Written request
Locate every line of the records that contains the word "dresser" and copy each such line. Case matters.

Supplied data

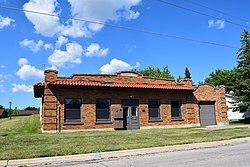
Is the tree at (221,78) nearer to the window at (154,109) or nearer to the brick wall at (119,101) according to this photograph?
the brick wall at (119,101)

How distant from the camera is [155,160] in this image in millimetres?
8602

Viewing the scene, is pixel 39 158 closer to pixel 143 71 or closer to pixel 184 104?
pixel 184 104

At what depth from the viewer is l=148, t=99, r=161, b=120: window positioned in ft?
72.5

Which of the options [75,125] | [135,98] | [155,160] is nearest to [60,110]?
[75,125]

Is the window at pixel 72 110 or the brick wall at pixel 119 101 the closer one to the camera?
the brick wall at pixel 119 101

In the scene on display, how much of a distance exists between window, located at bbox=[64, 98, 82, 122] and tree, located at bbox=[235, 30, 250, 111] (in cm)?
1780

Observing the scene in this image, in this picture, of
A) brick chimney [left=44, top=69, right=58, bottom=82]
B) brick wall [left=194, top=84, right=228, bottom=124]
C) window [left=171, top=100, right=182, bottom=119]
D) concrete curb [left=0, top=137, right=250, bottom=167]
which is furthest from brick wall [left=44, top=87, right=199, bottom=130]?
concrete curb [left=0, top=137, right=250, bottom=167]

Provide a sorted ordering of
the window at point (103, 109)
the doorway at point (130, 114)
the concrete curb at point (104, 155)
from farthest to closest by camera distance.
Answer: the doorway at point (130, 114), the window at point (103, 109), the concrete curb at point (104, 155)

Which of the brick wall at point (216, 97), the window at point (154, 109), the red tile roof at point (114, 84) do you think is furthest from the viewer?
the brick wall at point (216, 97)

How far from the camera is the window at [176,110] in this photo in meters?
23.2

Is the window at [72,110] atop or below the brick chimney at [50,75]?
below

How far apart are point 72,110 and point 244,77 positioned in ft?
63.9

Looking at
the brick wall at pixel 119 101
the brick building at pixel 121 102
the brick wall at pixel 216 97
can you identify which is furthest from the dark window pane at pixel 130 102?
the brick wall at pixel 216 97

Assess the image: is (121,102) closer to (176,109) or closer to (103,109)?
(103,109)
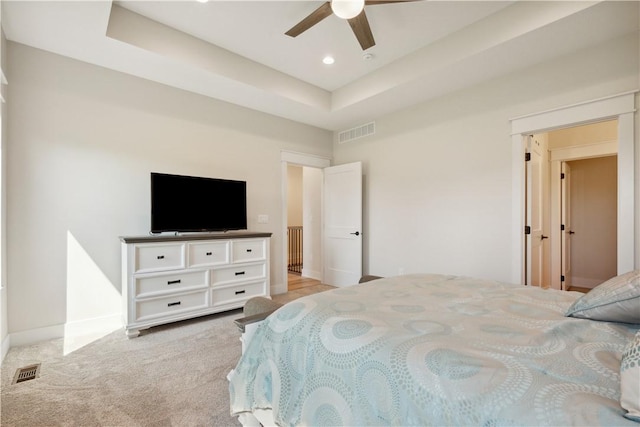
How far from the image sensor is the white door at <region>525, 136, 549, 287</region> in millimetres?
3160

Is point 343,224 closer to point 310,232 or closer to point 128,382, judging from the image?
point 310,232

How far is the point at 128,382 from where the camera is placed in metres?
2.03

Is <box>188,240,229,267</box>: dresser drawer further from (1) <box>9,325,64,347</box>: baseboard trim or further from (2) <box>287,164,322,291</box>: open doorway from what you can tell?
(2) <box>287,164,322,291</box>: open doorway

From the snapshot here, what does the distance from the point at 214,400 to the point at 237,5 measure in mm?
3133

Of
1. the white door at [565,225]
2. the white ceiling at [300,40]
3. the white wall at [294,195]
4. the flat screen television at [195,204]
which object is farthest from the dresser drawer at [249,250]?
the white door at [565,225]

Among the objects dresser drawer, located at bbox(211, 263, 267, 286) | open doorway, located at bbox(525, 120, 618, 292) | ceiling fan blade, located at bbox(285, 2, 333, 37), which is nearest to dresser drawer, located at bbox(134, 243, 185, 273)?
dresser drawer, located at bbox(211, 263, 267, 286)

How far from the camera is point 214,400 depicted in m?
1.83

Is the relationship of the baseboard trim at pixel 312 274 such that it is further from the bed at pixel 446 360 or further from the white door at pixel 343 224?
the bed at pixel 446 360

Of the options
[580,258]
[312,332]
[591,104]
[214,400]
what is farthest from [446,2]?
[580,258]

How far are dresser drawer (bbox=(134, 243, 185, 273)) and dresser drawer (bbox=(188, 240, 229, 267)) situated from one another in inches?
4.2

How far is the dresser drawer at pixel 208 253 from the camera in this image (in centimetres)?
316

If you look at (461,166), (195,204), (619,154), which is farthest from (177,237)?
(619,154)

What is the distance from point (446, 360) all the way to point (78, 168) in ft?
11.9

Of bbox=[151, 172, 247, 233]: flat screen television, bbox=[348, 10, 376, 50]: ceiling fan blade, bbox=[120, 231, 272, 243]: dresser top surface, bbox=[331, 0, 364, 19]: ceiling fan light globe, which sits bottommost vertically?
bbox=[120, 231, 272, 243]: dresser top surface
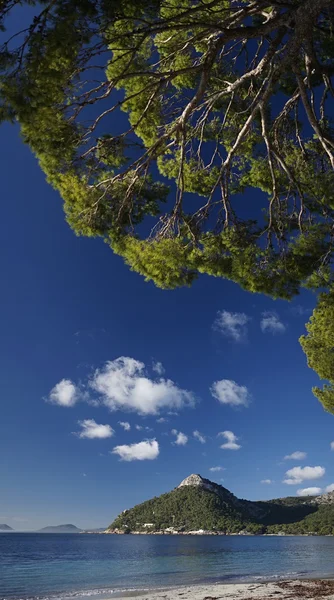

Problem solution
Is <box>188,240,229,267</box>: dresser drawer further from (1) <box>9,325,64,347</box>: baseboard trim or further from (2) <box>287,164,322,291</box>: open doorway from what you can tell?
which object is farthest from the dresser drawer at [249,250]?
Among the objects dresser drawer, located at bbox(211, 263, 267, 286) | open doorway, located at bbox(525, 120, 618, 292) | ceiling fan blade, located at bbox(285, 2, 333, 37), which is nearest to dresser drawer, located at bbox(134, 243, 185, 273)?
dresser drawer, located at bbox(211, 263, 267, 286)
How far are dresser drawer (bbox=(134, 243, 185, 273)) and dresser drawer (bbox=(188, 240, 229, 267)) situated from one another in inches?
How far is the dresser drawer at pixel 208 253 from the camera in this image (in centimetres)?
Of bbox=[151, 172, 247, 233]: flat screen television, bbox=[348, 10, 376, 50]: ceiling fan blade, bbox=[120, 231, 272, 243]: dresser top surface, bbox=[331, 0, 364, 19]: ceiling fan light globe, which sits bottommost vertically?
bbox=[120, 231, 272, 243]: dresser top surface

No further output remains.